[Data records]
# # # #
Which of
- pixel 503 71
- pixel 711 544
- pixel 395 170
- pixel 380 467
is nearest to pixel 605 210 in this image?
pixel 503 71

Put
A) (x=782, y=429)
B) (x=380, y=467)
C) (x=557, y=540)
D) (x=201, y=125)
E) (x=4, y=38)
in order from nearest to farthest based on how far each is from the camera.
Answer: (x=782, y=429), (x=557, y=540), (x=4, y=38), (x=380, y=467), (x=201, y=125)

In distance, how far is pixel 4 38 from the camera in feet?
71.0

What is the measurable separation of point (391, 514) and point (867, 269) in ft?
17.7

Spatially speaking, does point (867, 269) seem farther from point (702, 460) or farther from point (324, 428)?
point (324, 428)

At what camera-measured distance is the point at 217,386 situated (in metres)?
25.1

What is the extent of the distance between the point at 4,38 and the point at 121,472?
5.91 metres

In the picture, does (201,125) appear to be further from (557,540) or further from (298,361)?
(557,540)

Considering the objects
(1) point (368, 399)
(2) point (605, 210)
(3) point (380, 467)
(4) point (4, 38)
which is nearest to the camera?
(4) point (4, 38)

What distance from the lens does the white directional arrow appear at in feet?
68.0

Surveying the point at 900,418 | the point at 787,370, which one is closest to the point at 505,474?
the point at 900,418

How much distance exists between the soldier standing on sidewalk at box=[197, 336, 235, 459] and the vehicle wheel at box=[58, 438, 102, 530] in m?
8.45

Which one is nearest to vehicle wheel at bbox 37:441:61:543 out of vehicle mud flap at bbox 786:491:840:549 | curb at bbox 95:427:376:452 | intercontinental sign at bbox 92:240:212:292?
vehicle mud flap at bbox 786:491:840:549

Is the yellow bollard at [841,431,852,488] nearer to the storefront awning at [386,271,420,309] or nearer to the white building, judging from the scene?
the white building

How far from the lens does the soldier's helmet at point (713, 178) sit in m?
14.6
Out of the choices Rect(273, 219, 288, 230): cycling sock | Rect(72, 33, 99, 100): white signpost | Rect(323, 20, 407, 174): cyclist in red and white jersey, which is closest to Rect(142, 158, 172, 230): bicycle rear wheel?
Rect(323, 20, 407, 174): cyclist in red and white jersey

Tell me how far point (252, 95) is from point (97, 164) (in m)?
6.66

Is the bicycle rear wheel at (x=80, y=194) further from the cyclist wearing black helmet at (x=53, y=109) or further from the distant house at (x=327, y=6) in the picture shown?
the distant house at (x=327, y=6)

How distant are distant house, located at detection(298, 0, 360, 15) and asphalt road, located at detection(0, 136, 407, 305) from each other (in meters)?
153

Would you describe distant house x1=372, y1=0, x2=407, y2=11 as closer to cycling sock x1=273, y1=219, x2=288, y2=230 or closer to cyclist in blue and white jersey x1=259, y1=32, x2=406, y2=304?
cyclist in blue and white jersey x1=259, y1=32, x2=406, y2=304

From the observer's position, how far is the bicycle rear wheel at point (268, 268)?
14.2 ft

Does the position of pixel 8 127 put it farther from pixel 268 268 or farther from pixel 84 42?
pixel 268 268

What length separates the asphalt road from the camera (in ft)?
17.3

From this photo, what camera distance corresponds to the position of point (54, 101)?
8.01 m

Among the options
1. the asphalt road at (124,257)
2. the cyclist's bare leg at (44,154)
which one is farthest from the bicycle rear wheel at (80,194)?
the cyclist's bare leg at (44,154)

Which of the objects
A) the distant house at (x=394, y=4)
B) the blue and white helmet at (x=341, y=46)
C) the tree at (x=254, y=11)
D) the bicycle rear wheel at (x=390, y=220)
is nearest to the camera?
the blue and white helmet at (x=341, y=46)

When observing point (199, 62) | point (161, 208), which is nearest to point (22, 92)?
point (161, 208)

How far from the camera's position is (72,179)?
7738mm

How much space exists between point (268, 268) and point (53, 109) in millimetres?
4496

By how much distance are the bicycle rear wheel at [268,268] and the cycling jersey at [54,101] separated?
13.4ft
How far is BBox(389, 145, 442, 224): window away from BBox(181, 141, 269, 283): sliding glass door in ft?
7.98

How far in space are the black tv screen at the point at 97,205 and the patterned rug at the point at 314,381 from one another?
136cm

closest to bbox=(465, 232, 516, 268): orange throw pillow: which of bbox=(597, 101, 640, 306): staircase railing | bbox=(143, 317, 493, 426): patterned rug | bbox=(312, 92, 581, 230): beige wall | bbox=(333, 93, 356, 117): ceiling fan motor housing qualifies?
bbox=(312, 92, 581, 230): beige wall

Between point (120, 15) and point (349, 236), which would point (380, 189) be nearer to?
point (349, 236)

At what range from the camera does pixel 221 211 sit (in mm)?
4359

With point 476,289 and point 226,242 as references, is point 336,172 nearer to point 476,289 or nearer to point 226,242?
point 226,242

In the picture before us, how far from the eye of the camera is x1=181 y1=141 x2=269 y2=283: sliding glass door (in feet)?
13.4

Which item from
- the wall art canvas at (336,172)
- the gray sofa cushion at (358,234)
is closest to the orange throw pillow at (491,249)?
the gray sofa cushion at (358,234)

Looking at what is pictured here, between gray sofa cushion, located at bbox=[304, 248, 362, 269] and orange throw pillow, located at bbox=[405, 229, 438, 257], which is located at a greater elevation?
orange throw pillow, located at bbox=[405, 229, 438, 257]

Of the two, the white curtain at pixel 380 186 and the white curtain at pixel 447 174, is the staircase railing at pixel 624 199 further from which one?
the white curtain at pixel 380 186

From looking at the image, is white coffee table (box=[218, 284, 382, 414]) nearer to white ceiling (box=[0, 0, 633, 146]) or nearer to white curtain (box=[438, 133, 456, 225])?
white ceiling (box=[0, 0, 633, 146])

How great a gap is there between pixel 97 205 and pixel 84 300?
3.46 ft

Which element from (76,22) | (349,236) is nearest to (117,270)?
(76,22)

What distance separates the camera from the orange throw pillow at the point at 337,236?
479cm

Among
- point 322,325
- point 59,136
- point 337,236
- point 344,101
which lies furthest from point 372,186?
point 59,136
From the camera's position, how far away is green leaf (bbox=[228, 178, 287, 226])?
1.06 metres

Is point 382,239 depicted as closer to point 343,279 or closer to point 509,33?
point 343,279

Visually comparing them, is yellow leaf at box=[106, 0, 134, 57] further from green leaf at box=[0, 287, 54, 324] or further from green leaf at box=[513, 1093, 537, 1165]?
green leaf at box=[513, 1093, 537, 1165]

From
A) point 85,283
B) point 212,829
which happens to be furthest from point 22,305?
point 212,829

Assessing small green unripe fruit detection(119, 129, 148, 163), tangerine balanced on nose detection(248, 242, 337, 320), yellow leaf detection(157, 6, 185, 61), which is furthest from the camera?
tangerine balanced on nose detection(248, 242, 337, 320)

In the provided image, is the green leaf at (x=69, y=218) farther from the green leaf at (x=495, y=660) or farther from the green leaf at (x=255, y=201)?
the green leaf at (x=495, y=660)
# # # #
_YOUR GOAL_
Arrange the data from its first line through the line containing "y=467), (x=201, y=125)", both included, as a Markdown table with the columns Row and Line. Number each line and leave out blank lines.

_RESULT OF THE TASK_
| Row | Line |
|---|---|
| 1 | Which of |
| 2 | - pixel 503 71 |
| 3 | - pixel 711 544 |
| 4 | - pixel 395 170 |
| 5 | - pixel 380 467 |
| 6 | is nearest to pixel 605 210 in this image? |
| 7 | pixel 503 71 |
| 8 | Put |
| 9 | A) (x=782, y=429) |
| 10 | B) (x=380, y=467) |
| 11 | C) (x=557, y=540) |
| 12 | D) (x=201, y=125) |
| 13 | E) (x=4, y=38) |
| 14 | in order from nearest to farthest based on how far each is from the camera. |
| 15 | Answer: (x=782, y=429), (x=557, y=540), (x=4, y=38), (x=380, y=467), (x=201, y=125) |